Isn’t the post about exactly that hierarchical situation? confused…

It was more me who was confused, because I did not think carefully enough about the distinction between sample correlation and posterior correlations. I agree that if you do not model the correlation of two hierarchical priors priors, this implies the assumption that the correlation of the sampling distributions is zero.

Suppose you have a slope and an intercept for the effect in each of fifty states of income on the log odds of voting Republican (let’s ignore DC for now).

Now suppose you have an independent prior for all 100 coefficients, let’s say independent normal(0, 2) for each coefficient for concreteness.

Any pair of those coefficients may be correlated in the posterior. The slope for two different states may be correlated, the slope and intercept for a single state may be correlated, etc.

If you take the posterior means for the 50 intercepts and the 50 slopes, it’s possible those two vectors have non-zero sample correlation in the posterior (in fact it’s almost certain given how it’s calculated).

Just to check we’re on the same page… the posterior correlation between samples is an orthogonal issue to that of the original post, right?

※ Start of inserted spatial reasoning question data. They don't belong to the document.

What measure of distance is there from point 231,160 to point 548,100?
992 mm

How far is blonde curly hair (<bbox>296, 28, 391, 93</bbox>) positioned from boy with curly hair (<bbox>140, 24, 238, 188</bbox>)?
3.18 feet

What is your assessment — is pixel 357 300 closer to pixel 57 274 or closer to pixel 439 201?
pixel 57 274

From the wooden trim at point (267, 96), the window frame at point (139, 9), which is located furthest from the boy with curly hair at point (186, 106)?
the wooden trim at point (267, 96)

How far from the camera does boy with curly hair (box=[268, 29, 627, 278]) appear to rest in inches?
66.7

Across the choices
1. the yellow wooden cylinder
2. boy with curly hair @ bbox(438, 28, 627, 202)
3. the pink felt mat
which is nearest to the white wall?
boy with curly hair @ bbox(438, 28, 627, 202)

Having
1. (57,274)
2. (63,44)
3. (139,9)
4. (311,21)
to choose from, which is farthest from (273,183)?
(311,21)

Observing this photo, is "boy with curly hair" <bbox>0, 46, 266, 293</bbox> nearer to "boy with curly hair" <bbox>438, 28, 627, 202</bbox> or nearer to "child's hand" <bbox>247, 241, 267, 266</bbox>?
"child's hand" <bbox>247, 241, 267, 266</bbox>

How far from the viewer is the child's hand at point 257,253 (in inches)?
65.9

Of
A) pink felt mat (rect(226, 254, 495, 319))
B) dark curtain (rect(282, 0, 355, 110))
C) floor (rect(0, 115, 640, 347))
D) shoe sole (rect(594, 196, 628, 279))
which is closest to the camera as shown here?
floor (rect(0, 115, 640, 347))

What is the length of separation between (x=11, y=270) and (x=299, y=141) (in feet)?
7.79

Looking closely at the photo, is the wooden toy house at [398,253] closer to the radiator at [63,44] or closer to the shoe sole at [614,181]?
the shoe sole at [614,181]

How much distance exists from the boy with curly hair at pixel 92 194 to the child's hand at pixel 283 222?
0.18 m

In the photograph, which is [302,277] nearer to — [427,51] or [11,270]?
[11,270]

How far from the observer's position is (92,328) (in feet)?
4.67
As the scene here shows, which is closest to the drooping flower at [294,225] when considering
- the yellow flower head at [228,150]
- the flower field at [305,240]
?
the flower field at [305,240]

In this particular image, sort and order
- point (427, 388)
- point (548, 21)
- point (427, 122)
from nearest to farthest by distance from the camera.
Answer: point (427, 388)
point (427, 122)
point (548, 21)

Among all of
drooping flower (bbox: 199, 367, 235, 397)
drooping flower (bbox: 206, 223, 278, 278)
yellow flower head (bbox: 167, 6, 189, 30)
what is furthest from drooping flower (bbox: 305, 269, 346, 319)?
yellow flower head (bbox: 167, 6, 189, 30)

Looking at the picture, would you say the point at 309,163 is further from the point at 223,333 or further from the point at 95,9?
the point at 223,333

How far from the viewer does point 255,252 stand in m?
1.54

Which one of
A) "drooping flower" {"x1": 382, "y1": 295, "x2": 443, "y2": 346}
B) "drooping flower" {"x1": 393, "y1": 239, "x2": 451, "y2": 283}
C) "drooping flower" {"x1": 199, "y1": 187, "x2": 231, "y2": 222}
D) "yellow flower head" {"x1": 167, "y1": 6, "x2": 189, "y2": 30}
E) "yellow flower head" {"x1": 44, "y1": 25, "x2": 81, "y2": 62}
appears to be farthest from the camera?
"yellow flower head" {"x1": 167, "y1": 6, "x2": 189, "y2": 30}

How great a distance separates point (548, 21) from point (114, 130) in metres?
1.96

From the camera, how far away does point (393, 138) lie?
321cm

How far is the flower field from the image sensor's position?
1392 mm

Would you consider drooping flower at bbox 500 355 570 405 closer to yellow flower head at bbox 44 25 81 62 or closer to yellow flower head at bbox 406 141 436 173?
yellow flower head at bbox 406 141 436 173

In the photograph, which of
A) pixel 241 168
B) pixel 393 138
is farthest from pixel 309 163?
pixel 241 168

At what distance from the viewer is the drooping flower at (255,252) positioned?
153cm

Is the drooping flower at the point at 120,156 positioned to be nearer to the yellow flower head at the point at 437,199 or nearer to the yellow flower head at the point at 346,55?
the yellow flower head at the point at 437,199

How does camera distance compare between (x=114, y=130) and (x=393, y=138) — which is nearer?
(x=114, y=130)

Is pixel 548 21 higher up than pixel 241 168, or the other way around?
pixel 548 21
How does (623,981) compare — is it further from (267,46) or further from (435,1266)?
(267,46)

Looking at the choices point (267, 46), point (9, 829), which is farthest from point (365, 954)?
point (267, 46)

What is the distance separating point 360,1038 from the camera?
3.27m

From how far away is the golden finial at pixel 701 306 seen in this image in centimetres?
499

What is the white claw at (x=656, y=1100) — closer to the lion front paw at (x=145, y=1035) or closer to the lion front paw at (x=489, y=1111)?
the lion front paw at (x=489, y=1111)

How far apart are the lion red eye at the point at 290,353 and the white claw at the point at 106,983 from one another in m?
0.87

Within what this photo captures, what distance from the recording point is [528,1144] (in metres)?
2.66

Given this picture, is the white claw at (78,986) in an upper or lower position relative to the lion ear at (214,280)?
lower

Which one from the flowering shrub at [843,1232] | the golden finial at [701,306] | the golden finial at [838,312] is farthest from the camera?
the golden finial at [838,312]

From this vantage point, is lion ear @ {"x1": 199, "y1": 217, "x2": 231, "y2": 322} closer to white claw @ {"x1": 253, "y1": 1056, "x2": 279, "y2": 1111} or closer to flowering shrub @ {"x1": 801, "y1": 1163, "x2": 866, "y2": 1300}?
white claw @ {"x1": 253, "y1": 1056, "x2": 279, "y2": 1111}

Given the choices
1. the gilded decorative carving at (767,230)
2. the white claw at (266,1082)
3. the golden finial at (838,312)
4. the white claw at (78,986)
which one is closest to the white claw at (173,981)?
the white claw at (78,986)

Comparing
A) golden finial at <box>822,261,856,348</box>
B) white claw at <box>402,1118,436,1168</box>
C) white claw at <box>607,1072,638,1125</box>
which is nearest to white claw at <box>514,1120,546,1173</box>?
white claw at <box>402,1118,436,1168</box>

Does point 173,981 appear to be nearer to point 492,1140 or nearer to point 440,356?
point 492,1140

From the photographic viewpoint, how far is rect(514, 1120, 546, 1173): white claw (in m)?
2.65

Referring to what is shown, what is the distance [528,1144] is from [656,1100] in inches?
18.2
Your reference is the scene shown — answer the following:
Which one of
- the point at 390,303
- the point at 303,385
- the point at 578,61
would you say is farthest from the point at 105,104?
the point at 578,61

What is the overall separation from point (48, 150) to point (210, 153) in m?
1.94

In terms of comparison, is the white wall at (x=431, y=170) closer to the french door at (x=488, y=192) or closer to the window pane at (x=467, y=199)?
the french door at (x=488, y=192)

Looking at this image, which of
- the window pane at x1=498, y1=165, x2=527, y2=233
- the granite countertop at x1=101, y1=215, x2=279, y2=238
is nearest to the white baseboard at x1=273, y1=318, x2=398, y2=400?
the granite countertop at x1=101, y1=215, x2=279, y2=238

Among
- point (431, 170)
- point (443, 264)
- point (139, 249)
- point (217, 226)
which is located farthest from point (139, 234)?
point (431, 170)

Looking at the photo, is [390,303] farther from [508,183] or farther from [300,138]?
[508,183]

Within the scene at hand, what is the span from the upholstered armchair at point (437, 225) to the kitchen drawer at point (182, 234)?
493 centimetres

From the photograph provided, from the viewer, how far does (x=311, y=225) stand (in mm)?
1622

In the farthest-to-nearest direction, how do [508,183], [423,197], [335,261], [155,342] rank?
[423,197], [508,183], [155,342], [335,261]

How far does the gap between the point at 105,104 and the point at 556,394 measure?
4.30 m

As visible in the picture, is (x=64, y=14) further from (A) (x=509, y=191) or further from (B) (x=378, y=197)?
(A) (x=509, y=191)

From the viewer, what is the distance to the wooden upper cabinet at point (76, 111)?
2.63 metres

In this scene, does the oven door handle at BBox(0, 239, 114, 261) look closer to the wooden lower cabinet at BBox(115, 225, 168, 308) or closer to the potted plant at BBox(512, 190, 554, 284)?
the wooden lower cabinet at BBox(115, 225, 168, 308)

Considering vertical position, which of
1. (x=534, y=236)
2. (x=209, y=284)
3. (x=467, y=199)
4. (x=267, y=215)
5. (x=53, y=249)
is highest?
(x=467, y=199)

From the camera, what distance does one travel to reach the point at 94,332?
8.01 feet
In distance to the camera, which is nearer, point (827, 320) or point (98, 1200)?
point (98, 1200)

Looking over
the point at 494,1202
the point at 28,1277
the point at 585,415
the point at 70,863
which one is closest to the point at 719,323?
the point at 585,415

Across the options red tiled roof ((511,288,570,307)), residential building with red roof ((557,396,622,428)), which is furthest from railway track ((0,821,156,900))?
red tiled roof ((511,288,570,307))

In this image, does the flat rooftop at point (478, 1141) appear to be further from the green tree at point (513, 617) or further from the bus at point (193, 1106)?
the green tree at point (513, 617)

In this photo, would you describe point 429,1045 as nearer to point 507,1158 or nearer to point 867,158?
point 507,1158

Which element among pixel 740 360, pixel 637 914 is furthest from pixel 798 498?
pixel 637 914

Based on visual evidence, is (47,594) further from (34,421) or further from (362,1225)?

I could use two subject level regression parameters in place of one, generating large negative correlation between each pair of two parameters (of which there are nsubjects pairs) with respect to the posterior samples, but this is independent of any possible correlation between the parameter means across subjects.

Regarding “all positive alphas”, Pritikin also has a related Stan discussion here:

http://discourse.mc-stan.org/t/latent-factor-loadings/1483

The bottom includes a Stan solution (“test1.stan”) that would allow for both positive and negative discriminations, while also maintaining parameter identification. I personally prefer that solution over because it allows discrimination parameters’ posteriors to overlap with 0, which may be needed during scale development (when some useless items might be considered).